ポート番号をデフォルトの 3306 から別のものに変えてテストを並列で実行できるようにしたいところですが、上のサンプルで用いた MySQLContainer クラスでポート番号を 3306 固定で持っているため変更できません(自分で MySQLContainer を書き直せばできるかもしれない)。ついでですが、 データベーススキーマ名、ユーザー名、パスワード、ルートのパスワードも test で統一されていたりします。

という感じで MySQLContainer クラスはわりと雑な実装になっています。

ただ、デフォルトの MySQLContainer の型が MySQLContainer<SELF extends MySQLContainer<SELF>> となっているので、このクラスは継承して利用することを前提に作られているのかもしれません。

◆ **提供資料**:
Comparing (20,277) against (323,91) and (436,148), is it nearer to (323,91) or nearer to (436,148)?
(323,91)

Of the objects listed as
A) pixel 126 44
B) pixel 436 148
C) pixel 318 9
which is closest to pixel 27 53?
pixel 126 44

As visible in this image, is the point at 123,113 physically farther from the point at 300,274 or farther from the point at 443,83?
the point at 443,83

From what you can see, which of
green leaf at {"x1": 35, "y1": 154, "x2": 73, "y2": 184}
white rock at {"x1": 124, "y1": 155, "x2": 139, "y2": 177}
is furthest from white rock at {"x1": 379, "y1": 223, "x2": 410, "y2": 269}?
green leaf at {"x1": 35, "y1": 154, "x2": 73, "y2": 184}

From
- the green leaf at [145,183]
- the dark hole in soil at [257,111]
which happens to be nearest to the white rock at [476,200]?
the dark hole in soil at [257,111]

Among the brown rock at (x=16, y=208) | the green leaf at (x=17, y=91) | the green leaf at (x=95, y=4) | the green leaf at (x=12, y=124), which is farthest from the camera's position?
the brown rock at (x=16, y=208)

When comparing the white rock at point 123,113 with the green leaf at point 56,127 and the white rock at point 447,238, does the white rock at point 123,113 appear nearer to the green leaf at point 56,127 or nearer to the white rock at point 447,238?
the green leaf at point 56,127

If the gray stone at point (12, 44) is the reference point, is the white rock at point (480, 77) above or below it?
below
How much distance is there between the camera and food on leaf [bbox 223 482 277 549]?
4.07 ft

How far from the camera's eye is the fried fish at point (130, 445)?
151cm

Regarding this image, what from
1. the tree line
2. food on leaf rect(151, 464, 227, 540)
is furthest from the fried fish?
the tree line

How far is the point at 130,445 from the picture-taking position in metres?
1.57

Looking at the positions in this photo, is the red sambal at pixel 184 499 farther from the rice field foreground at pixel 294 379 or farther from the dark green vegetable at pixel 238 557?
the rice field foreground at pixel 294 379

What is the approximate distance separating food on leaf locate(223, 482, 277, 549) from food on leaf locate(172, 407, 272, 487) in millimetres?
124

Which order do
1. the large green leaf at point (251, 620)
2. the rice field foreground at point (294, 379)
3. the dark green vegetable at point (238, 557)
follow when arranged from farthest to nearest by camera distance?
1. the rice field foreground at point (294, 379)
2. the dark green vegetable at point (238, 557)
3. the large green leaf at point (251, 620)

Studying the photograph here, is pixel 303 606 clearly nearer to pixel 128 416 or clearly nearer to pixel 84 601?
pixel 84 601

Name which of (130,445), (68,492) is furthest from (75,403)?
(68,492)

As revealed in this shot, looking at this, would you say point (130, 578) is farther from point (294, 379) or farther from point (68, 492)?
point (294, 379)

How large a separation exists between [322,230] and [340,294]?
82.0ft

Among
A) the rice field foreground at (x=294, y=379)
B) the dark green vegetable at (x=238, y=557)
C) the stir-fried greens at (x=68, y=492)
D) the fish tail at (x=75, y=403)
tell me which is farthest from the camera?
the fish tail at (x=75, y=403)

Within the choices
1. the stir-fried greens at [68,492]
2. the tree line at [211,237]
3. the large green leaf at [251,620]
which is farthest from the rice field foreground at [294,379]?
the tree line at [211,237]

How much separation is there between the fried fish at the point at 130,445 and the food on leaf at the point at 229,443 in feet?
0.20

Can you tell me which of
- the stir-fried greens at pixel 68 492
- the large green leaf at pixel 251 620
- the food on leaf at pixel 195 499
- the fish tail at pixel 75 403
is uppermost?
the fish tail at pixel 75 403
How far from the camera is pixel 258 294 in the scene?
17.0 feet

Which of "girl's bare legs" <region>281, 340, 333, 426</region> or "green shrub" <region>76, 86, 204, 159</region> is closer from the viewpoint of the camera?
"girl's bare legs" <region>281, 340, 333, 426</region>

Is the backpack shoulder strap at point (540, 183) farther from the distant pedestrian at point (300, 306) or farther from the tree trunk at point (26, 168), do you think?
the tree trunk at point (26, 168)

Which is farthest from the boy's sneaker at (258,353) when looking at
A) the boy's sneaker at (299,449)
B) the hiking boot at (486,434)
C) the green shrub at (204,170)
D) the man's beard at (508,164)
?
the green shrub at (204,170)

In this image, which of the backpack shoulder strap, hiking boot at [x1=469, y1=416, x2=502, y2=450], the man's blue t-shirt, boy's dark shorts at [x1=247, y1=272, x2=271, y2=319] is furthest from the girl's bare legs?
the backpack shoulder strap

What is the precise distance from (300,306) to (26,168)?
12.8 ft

◆ **作業内容**:
A. 本文のうち、「ポート番号をデフォルトの 3306 から別のものに変えてテストを並列で実行できるようにしたいところですが、上のサンプルで用いた」から「データベーススキーマ名、ユーザー名、パスワード、ルートのパスワードも test で統一されていたりします。」までを、その終わりの部分も含めて一字一句違えずに打ち直してください。
B. 本文によると、MySQLContainer クラスで固定されているポート番号は何番ですか。
回答には本文だけを使ってください。

◆ **作業の回答**:
A.
ポート番号をデフォルトの 3306 から別のものに変えてテストを並列で実行できるようにしたいところですが、上のサンプルで用いた MySQLContainer クラスでポート番号を 3306 固定で持っているため変更できません(自分で MySQLContainer を書き直せばできるかもしれない)。ついでですが、 データベーススキーマ名、ユーザー名、パスワード、ルートのパスワードも test で統一されていたりします。

B. 3306 番に固定されています。